* PROVIDED PASSAGE
[Begin]

BYU big man Rafael Araujo (left) could help the Jazz right away.
However, because this draft is so deep and filled with inexperienced but talented young prospects, the Jazz may be better off keeping all three. Having three picks gives them the ability to gamble a bit and also allows them the freedom to take a young talented project or two. Many GMs believe that this year you can get just as talented of a player at No. 16 as No. 6, and the Jazz should take advantage of it. Given the flexibility, they could really afford to take one young Euro to leave overseas, one high school player who they can develop and one veteran college player or Euro who could come in and contribute right away.
The team is pretty set in the backcourt and at the small forward position. What they really need is size. Luckily this draft is filled with a number of big projects -- some of whom will be around when the Jazz are on the board with their first two picks. Players like Peja Samardziski, Kosta Perovic and Tiago Splitter all make some sense because they are extremely skilled -- an absolute must in the Jazz's offense.
All three could stay overseas for another year or two and continue to develop. The Jazz have had a lot of luck with Euros, and their fans and, most importantly, Sloan, have embraced them. It's a pretty safe bet that if they keep all three picks, at least one will come from overseas.
As far as veterans go -- look for the Jazz to take a long look at BYU's Rafael Araujo. He's got the toughness to come in right away and replace a player like Ostertag. They'd also have to consider 20-year-old big man Mile Ilic with their last pick in the first round.
On the high school front, they've got to look at a number of players. The top big guys left on the board will include Al Jefferson, LaMarcus Aldridge and Robert Swift. However, none has the skill level the Jazz normally look for. J.R. Smith could also be in the mix here. While the Jazz have a number of players who can play the two, none has Smith's combination of athleticism and shooting prowess. O'Connor knows his team needs someone with star potential, and Smith has it. They'll also have to seriously consider Minnesota's Kris Humphries. He has only one year of college experience, but he put up big numbers in the Big 10 and would be a good fit at power forward.
FREE AGENCY: The Jazz have more free-agent money -- between $28 and $30 million depending on the cap -- of any team in the league this summer. Tom Gugliotta, Greg Ostertag, Jarron Collins, Gordan Giricek and Carlos Arroyo come off the books next season, clearing the way for what could be a massive haul in the free-agent market. Of the three, only Arroyo and Giricek are likely to get another offer from the Jazz, though there are scenarios where Ostertag could return at the right price.
Even if the Jazz re-sign all three players, they'll still have a mountain of cash. What will they do with it? Despite the reputation that no one wants to play in Utah, O'Connor got two top free agents to sign offer sheets in Utah last season -- Corey Maggette and Jason Terry. However, the Clippers and Hawks matched the offers and the Jazz walked away from the free-agent scrum basically empty handed. O'Connor did turn that space into two extra first-round draft picks last season, but the Jazz know they need to do more this year.
It won't be easy. The Jazz will have heavy competition from the Nuggets, Hawks, Bobcats, Suns and Spurs. All will have enough cash to offer at least one big contract to someone. The key this year will be to strategically pick a few players who are willing to come and woo them in a way that the Jazz aren't used to doing. That means wining and dining a little bit, rolling out the red carpet and maybe even paying a little bit more to make sure that when free agents make their decision, the Jazz come out on top. The Jazz have so much to offer -- great facilities, one of the best coaches in the league, a great owner and a beautiful, scenic place to live. They just need to package it a little bit better.

[End]

* DATASET SECTION

[Begin]

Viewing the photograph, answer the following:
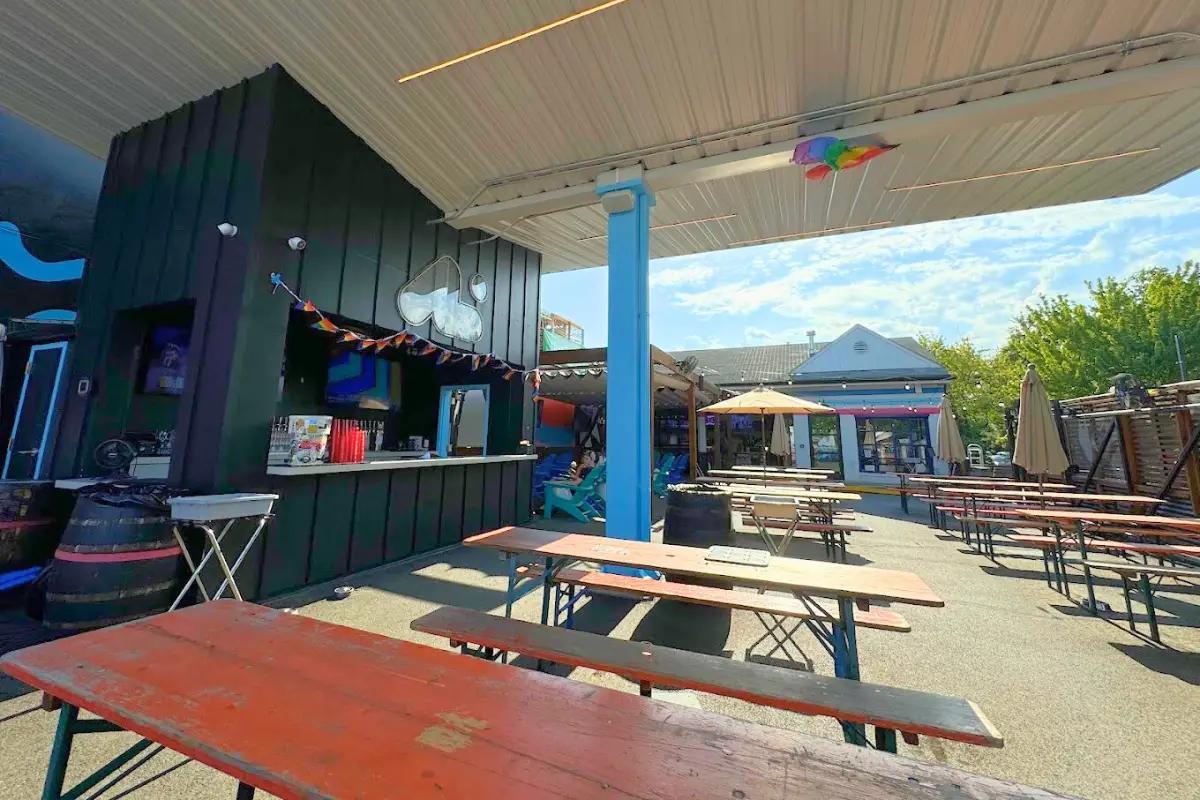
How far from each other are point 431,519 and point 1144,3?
7.46 meters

[End]

* WORK TO COMPLETE
(A) According to the Jazz offseason article, how much free-agent money do the Jazz have this summer?
(B) Pick up the Jazz offseason article after its last sentence and continue it.

* OUTPUTS FOR THE TASKS
(A) Between $28 and $30 million, depending on the cap.

(B)
2003-2004 SEASON STATISTICS
GM PPG RPG APG FG% FT%
71 9.6 5.9 1.0 .463 .775
Who should they target? Again, big men will be the top priority, though the Jazz could also use a veteran point guard if the right one came along. Who are the top big guys that the Jazz will make a run at? The Pistons' Mehmet Okur would be a perfect fit in Utah. He's tough and skilled, which would make him a Sloan favorite as long as he gave a better effort staying in shape. Stromile Swift would give the Jazz the athleticism they've been looking for. He's shown great progress under Hubie Brown the last two seasons and would be a good fit in Utah.
A veteran big guy like Adonal Foyle also makes a lot of sense. He's smart, motivated and would come with a very reasonable price tag. The team could also make a run at a bigger-name free agent like Kenyon Martin, Erick Dampier or Marcus Camby. Lots of teams would love to have Martin right now, but it's pretty hard to believe he'd leave the Nets for the Jazz at the this point. Dampier and Camby have had great years, but they're going to want long-term contracts at their next stop. Neither player is really worth the risk.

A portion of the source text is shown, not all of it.